While her plans for this week included surgery to help with debilitating tremors in her hands, our most gracious Lord took her home on Wednesday morning, July 6. Our hearts are broken. It was sudden and so unexpected. But as I look at how so many kind hands and loving hearts took care of details, provided beds for family, meals, rearranged schedules, traveled, prayed, gave hugs—God is good. His plans are perfect. In the midst of life’s changes, He is unchanging. Psalm 46 has been replaying in my head since that early morning phone call last Wednesday.
God is our refuge and strength, an ever-present help in trouble.
Therefore we will not fear, though the earth give way and the mountains fall into the heart of the sea,
though its waters roar and foam and the mountains quake with their surging
This is truth. This is hope. Because, the psalmist continues:
There is a river whose streams make glad the city of God,
the holy place where the Most High dwells.

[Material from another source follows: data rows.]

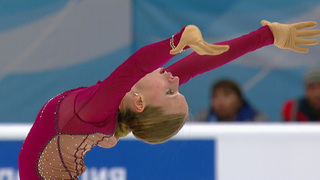 Арина Видинеева. Произвольная программа. Омск. Гран-при России по фигурному катанию 2023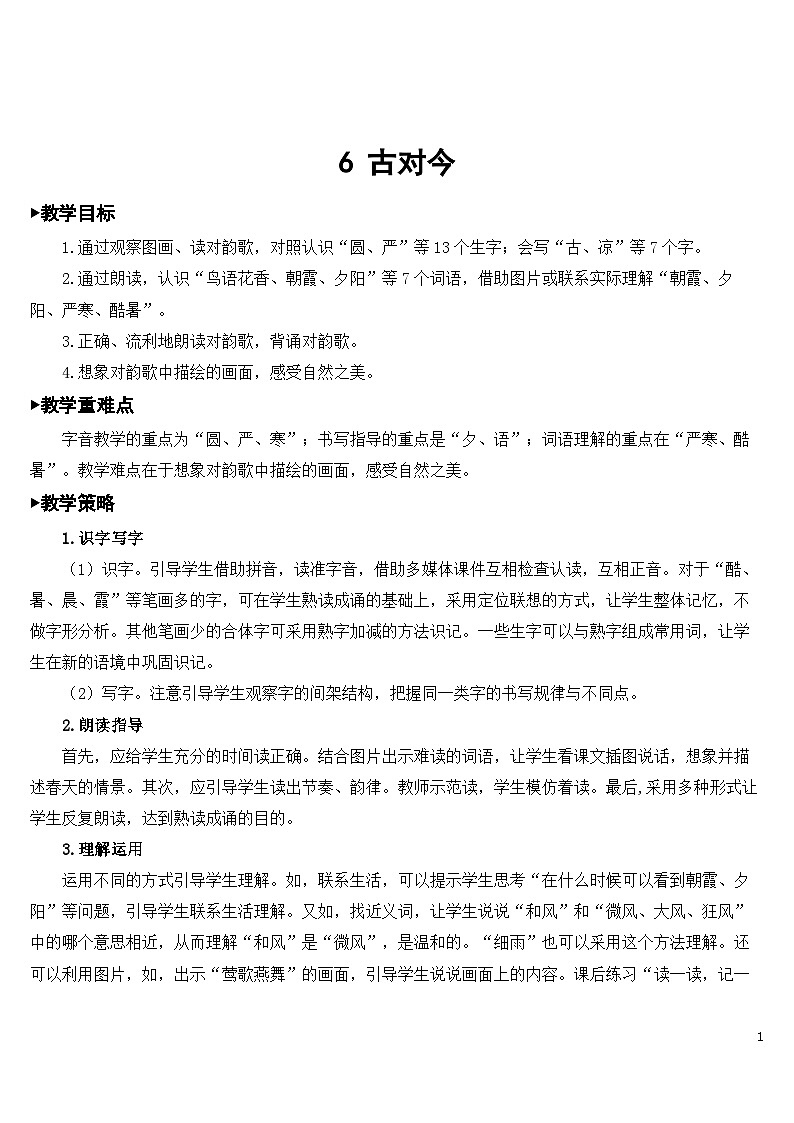 识字6 古对今 课件+教案教学反思+导学案+课堂实录+素材01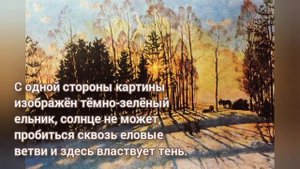 Сочинение по картине "Зимнее солнце"//К. Ф. Юона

God is within her, she will not fall; God will help her at break of day.
Nations are in uproar, kingdoms fall; he lifts his voice, the earth melts.
The LORD Almighty is with us; the God of Jacob is our fortress.
Robyn is in the city of God because she placed her trust in Jesus’ perfect sacrifice on the cross long ago. She lived a life of faith, not perfectly, but struggling as we all do with doubt, circumstances, failures. Robyn joyfully followed Jesus as a daughter, sister, wife, mother, grandmother, friend, teacher, mentor, entrepreneur, writer, traveler, and an expert roaster of turkeys.
John 14:6: Jesus said, “I am the Way, the Truth, and the Life. No one comes to the Father, except through me.”
She’s safe, well, reunited with many friends and family, and most of all, rejoicing in the presence of our great Savior, Jesus Christ.
For the perishable must clothe itself with the imperishable, and the mortal with immortality. I Cor. 15:53
And there will be a day when we are all around the table again, where Jesus Himself has prepared a great feast for us. “Even so come, Lord Jesus.”